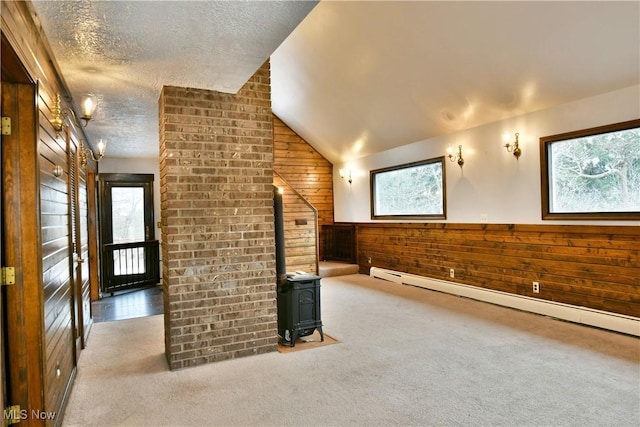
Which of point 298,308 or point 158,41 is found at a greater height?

--

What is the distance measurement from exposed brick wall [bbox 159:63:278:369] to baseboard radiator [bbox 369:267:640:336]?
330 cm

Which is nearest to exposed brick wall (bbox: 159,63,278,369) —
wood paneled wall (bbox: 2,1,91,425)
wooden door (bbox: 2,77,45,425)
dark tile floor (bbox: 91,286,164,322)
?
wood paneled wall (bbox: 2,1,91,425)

## [What you need to do]
Find every line in the items above that contains the string "exposed", with case counting, and copy each of those lines.

## [Solution to the problem]
What is the distance measurement from exposed brick wall [bbox 159:63:278:369] to baseboard radiator [bbox 369:267:640:336]?
Which is nearest to exposed brick wall (bbox: 159,63,278,369) —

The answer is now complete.